## begin RECORDED DATA

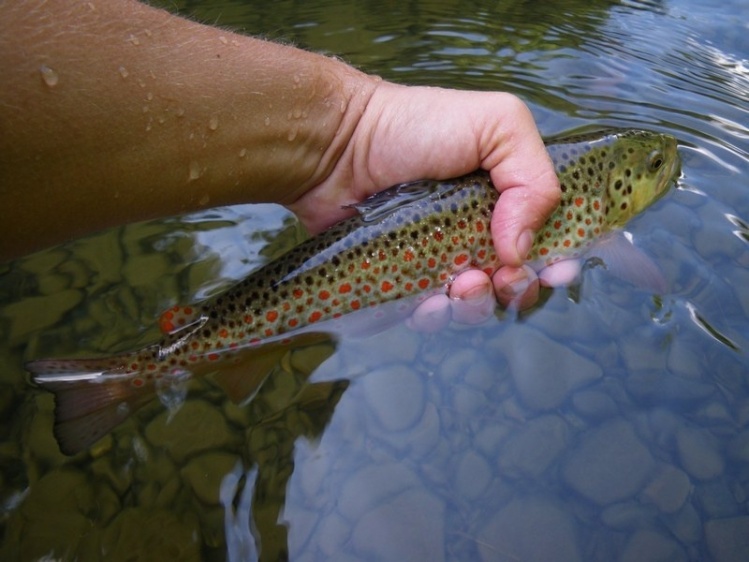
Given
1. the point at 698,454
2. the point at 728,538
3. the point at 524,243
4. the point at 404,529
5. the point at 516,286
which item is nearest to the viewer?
the point at 728,538

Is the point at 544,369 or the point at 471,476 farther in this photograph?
the point at 544,369

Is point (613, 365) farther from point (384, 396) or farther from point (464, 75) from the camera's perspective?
point (464, 75)

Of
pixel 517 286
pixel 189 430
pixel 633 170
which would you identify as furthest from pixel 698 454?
pixel 189 430

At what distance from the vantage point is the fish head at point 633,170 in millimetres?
2955

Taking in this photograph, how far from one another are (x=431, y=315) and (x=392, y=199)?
→ 21.1 inches

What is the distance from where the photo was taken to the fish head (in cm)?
296

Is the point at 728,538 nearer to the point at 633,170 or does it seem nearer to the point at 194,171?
the point at 633,170

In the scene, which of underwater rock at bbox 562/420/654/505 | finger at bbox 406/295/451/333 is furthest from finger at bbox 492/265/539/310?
underwater rock at bbox 562/420/654/505

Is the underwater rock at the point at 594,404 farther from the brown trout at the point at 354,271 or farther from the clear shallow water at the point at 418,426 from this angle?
the brown trout at the point at 354,271

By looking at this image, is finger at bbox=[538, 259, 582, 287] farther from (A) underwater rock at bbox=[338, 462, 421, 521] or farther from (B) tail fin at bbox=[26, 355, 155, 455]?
(B) tail fin at bbox=[26, 355, 155, 455]

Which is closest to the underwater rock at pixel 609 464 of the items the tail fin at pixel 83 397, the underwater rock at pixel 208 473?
the underwater rock at pixel 208 473

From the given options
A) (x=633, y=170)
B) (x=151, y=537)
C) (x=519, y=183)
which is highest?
(x=519, y=183)

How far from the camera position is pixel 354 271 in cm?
265

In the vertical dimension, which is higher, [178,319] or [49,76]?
[49,76]
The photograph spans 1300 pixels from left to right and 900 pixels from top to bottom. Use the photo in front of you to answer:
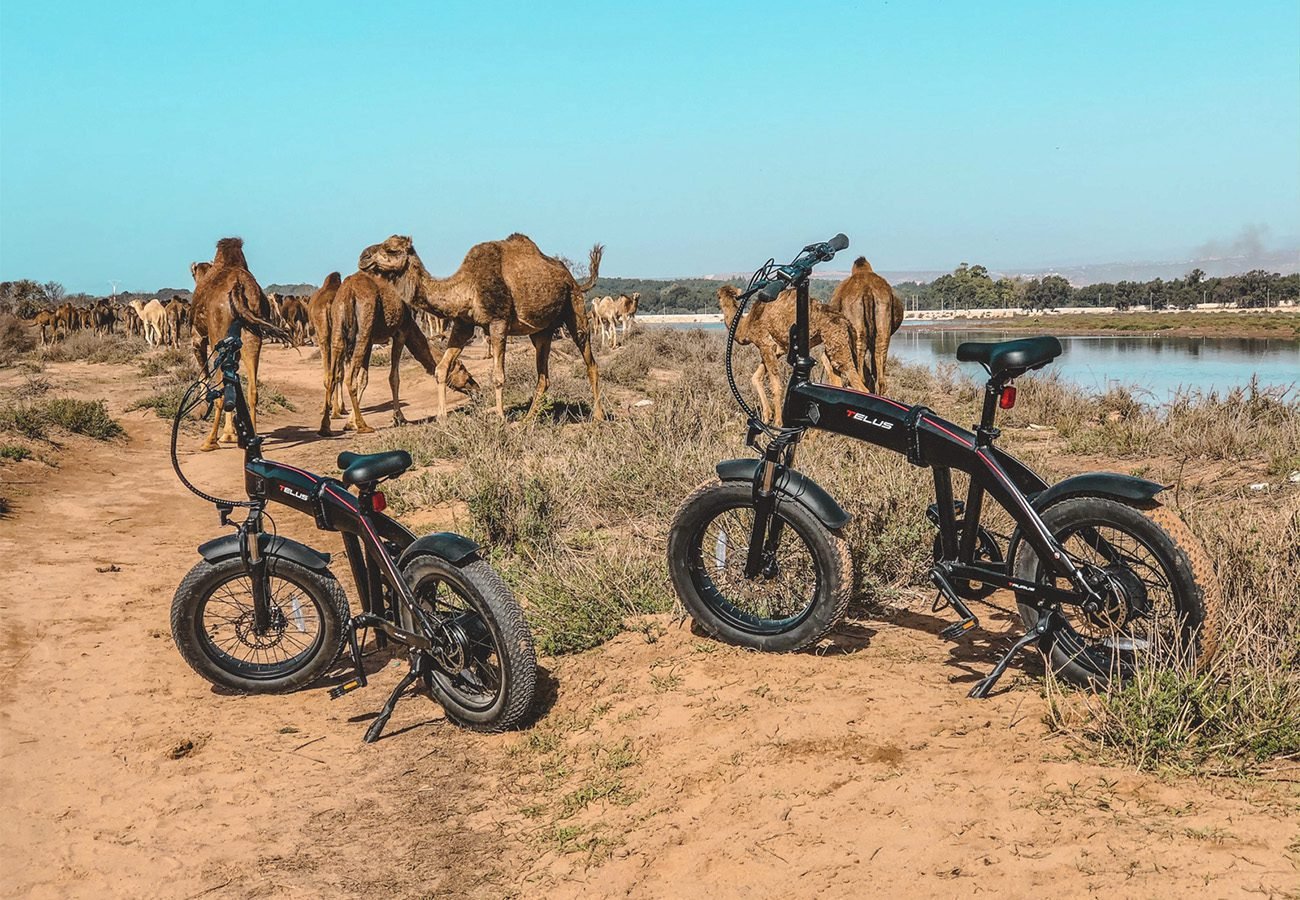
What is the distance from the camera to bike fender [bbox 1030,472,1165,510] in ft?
12.3

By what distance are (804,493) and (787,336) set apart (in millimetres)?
7758

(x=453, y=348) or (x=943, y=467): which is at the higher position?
(x=453, y=348)

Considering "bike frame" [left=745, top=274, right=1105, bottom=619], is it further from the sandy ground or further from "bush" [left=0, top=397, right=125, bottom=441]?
"bush" [left=0, top=397, right=125, bottom=441]

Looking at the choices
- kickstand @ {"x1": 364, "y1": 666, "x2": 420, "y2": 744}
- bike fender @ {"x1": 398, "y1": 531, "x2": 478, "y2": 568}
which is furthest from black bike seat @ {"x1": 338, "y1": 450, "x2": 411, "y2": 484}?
kickstand @ {"x1": 364, "y1": 666, "x2": 420, "y2": 744}

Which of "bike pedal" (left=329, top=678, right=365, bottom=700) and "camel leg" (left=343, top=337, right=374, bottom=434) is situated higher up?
"camel leg" (left=343, top=337, right=374, bottom=434)

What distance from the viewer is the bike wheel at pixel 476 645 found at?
4379 millimetres

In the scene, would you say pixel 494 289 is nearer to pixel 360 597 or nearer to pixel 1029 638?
pixel 360 597

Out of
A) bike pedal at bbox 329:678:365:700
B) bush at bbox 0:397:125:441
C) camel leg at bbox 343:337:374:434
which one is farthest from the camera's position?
camel leg at bbox 343:337:374:434

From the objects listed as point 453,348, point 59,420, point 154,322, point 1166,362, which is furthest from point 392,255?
point 154,322

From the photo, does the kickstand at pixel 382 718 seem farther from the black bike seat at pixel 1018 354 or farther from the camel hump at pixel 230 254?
the camel hump at pixel 230 254

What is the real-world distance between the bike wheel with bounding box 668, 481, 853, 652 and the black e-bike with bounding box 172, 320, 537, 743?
0.89 metres

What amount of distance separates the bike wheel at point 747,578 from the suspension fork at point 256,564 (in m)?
1.98

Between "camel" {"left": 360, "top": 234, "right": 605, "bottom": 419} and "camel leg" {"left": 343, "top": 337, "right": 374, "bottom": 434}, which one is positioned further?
"camel leg" {"left": 343, "top": 337, "right": 374, "bottom": 434}

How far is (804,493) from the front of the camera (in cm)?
454
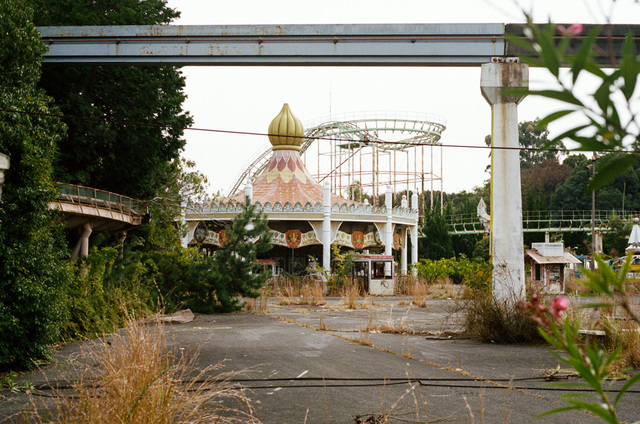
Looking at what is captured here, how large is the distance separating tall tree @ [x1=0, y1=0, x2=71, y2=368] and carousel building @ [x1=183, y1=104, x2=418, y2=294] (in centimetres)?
1865

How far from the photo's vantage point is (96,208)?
16.1 metres

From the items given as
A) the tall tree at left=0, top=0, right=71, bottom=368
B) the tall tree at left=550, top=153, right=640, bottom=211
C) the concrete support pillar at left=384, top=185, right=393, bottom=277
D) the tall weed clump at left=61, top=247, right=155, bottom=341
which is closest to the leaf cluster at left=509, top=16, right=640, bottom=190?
the tall tree at left=0, top=0, right=71, bottom=368

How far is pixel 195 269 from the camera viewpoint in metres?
18.0

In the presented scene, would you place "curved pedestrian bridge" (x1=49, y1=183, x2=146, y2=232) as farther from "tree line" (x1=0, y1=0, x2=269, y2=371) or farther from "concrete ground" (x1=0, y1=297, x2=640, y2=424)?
"concrete ground" (x1=0, y1=297, x2=640, y2=424)

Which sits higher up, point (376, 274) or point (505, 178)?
point (505, 178)

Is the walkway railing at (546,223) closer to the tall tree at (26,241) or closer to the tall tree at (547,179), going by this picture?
the tall tree at (547,179)

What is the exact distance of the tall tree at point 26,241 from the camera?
8.69m

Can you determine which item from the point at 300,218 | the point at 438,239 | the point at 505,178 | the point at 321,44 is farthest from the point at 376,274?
the point at 321,44

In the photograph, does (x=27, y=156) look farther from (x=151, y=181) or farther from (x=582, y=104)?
(x=151, y=181)

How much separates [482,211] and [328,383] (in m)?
40.4

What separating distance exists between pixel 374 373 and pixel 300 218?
21642 mm

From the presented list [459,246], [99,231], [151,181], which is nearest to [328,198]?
[151,181]

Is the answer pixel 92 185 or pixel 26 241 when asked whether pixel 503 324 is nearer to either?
pixel 26 241

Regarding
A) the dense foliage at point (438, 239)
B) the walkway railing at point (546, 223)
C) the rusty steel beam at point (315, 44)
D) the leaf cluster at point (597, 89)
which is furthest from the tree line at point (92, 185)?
the walkway railing at point (546, 223)
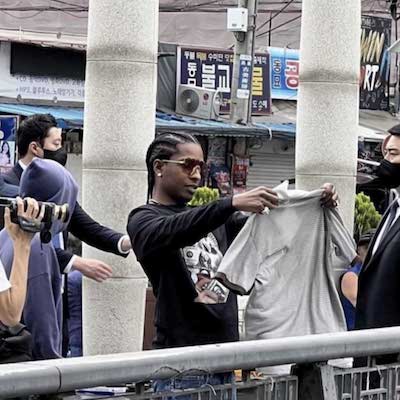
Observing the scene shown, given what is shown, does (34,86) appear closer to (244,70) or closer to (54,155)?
(244,70)

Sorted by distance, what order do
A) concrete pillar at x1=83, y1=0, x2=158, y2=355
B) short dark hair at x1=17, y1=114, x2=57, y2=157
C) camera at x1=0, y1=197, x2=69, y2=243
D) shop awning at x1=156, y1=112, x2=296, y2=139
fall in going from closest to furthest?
camera at x1=0, y1=197, x2=69, y2=243, short dark hair at x1=17, y1=114, x2=57, y2=157, concrete pillar at x1=83, y1=0, x2=158, y2=355, shop awning at x1=156, y1=112, x2=296, y2=139

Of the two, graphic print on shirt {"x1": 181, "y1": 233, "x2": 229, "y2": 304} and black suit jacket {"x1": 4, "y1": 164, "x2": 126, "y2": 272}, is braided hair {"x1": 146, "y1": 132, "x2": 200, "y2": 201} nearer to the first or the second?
graphic print on shirt {"x1": 181, "y1": 233, "x2": 229, "y2": 304}

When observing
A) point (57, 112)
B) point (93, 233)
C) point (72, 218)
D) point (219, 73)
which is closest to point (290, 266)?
point (93, 233)

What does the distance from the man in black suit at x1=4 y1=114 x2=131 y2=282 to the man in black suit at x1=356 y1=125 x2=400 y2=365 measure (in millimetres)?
1296

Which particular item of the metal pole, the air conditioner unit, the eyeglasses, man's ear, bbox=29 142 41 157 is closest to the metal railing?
the eyeglasses

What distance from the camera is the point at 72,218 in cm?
592

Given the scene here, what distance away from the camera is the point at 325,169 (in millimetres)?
9656

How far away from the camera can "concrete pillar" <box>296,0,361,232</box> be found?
31.6 ft

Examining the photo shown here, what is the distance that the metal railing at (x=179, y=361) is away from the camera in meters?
2.86

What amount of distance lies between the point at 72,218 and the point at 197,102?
14.0 m

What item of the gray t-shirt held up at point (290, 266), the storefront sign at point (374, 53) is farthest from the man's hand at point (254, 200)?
the storefront sign at point (374, 53)

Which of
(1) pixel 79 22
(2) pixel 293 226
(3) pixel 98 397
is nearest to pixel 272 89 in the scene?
(1) pixel 79 22

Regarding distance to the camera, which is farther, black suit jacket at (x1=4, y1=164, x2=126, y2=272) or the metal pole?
the metal pole

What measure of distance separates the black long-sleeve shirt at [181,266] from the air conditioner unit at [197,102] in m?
15.5
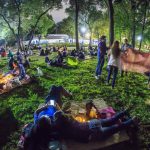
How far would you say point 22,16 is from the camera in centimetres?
3722

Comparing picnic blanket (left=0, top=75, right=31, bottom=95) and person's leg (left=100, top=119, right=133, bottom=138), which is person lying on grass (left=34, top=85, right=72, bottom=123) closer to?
person's leg (left=100, top=119, right=133, bottom=138)

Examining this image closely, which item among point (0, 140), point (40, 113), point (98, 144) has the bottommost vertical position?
point (0, 140)

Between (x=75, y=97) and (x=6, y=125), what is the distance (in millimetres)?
3686

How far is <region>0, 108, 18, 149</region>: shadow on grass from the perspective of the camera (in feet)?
27.2

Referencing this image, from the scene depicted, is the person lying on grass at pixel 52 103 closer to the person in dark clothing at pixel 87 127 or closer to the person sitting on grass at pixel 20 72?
the person in dark clothing at pixel 87 127

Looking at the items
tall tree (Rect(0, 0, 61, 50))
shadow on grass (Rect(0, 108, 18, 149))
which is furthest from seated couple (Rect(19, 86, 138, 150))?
tall tree (Rect(0, 0, 61, 50))

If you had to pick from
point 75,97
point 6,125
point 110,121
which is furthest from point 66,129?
point 75,97

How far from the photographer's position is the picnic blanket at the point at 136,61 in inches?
575

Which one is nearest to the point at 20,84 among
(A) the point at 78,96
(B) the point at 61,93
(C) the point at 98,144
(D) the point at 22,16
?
(A) the point at 78,96

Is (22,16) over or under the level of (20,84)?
over

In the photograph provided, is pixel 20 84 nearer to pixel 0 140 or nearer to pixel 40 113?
pixel 0 140

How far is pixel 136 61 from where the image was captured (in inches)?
603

## end RECORDED DATA

Produce an exact copy of the lines from the one containing "Examining this image" through the last line, and of nothing else.

▶ _RESULT FOR THIS TASK_:
Examining this image closely, which item among point (0, 140), point (40, 113), point (98, 144) has the bottommost vertical position?
point (0, 140)

Between (x=75, y=97) and (x=6, y=125), what is the distance (in millimetres)?
3686

How far is <region>0, 108, 18, 149</region>: shadow on grass from the perspective of the camera (in feet)?
27.2

Referencing this image, from the scene depicted, is the person lying on grass at pixel 52 103 closer to the person in dark clothing at pixel 87 127 or closer to the person sitting on grass at pixel 20 72?
the person in dark clothing at pixel 87 127

Looking at the items
tall tree (Rect(0, 0, 61, 50))
shadow on grass (Rect(0, 108, 18, 149))
which is furthest from seated couple (Rect(19, 86, 138, 150))?
tall tree (Rect(0, 0, 61, 50))

If you had to pick from
point 75,97
point 6,125
point 110,121
which is furthest from point 66,129?
point 75,97

How far from the photographer's position is the picnic blanket at the point at 136,61 in inches?
575

Which one is nearest to the point at 20,84 among
(A) the point at 78,96
(B) the point at 61,93
(C) the point at 98,144
(D) the point at 22,16
?
(A) the point at 78,96

Is (22,16) over or under the level of (20,84)?
over

In the photograph provided, is pixel 20 84 nearer to pixel 0 140 or nearer to pixel 40 113?
pixel 0 140

How far is pixel 136 61 from where the image was captured (in inches)?
603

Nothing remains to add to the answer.